Can there even be an argument to be empathetic if we are not? What can be urged on another or on ourselves (since moral judgment is also, and often, a matter of self-direction) in the form of changing one’s state of mind, one’s very nature?
If we do what pleases us, what meets our needs, and what pleases or meets our needs is found in what we happen to want or prefer, which is a function of the state of mind in which we find ourselves, then what possible argument could there be to change what we are? And isn’t that, finally, what moral valuation on this view demands, that we pass judgment on acts, both performed and potential, based on the underlying state of mind of the agent who acts?
Here Dennett’s division of the ways in which we think about things into three stances offers at least a starting point. To the extent that we can be said to recognize in some entities not merely the presence of design but also of the capacity to design, we are, in effect, recognizing autonomy in the entity’s behavior. We don’t have to grant autonomy on a level which addresses the question of free-will vs. determinism at this juncture but only to acknowledge that designing implies the capacity to initiate without some pre-determined direction from an external source. To design is more than just to be designed.
The intentional entity has the capacities required to look at, consider and have effects on other elements in its world in more than a merely mechanical or pre-programmed way. The intentional entity must be able to recognize the distinction between the physical, the designed, and intentional things although it need not be able to do this at an especially high level. For, if it could not make this distinction, it could not, itself, act and thus add design to its world.
It need not design in a very sophisticated way however. It’s not clear where we will have to draw the line, for chimpanzees can be seen as intentional in a way very much like ourselves, albeit in a considerably more limited fashion, and even lizards and fish may have enough intentional capacity to impact their world (just striking out to grab passing prey is intentional in a sense). Even if we would not describe such impacts as designing or implementing designs in the way in which we do it, there is still the recognition, at some level, of what is eatable from what isn’t. And chimpanzees and other primates (and arguably some other creatures like certain birds and dolphins and possibly even the octopus) can do a great deal more.
The hierarchy of life involves a long continuum of developmental changes and demarcation points are not always obvious or necessarily locatable. But surely at the end of the scale closest to ourselves we can discover behaviors very much like our own.
And here we may want to expand notions like “design” to encompass the sorts of things certain primates do with the things in the world they come in contact with, e.g., tool making and organizing group behaviors.

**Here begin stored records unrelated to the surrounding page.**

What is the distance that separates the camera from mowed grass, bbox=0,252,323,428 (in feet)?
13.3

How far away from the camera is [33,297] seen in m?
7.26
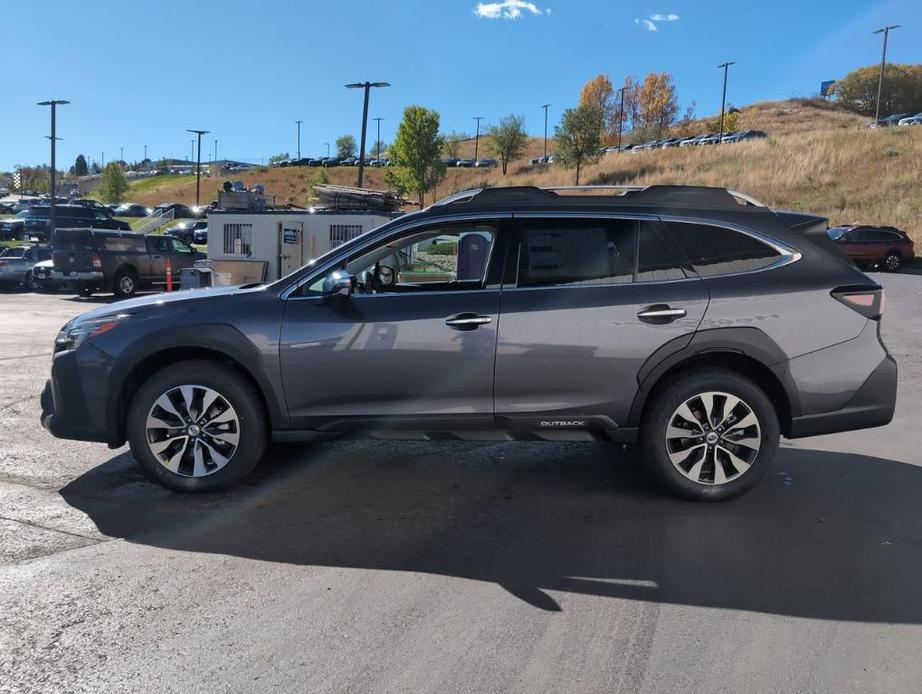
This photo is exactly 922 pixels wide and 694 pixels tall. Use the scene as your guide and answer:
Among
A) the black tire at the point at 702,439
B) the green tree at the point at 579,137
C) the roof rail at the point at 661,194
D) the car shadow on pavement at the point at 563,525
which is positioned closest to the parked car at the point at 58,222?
the green tree at the point at 579,137

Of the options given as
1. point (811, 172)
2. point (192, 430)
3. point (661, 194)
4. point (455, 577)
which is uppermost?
point (811, 172)

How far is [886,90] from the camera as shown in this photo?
10325cm

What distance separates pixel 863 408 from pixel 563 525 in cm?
198

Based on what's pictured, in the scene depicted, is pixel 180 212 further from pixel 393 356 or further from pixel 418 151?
pixel 393 356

What’s important here, however, is to note that, at some point on the evolutionary scale, some creatures come to recognize the behaviors of some others as intentional and very likely this is not limited to primates just like ourselves. It’s at this point, then, where that higher level recognition kicks in; but when it does it also carries with it a corollary, for to see another as intentional is also to recognize that it can see you in the same way. You can be prey as well as it can. Such a recognition of intentionality implies a reciprocal recognition when the evidence and intellectual capacity are present in the entity to employ it.

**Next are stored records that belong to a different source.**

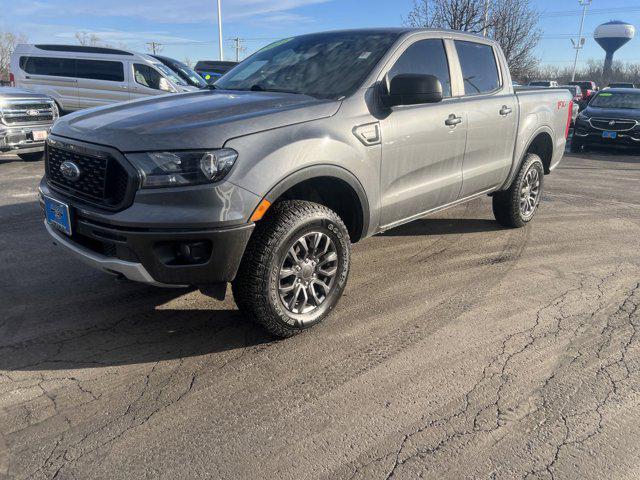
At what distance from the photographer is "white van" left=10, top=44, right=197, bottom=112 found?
42.2 ft

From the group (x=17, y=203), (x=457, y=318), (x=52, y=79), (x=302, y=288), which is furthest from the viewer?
(x=52, y=79)

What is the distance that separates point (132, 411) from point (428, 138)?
2742 mm

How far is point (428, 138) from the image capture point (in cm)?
392

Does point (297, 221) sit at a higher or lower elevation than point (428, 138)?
lower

Thus the inclination to recognize intention in others carries with it the presumption that, at least some of the time and in some cases, others also recognize it in us. And recognizing that others see us as we see them is the basis for feeling empathy – whether it’s hardwired in us or not. To the extent it’s not, or can be established or nurtured in ourselves, it will be the logical choice for the feature which matters in determining the value of any given intention, and the actions which express it.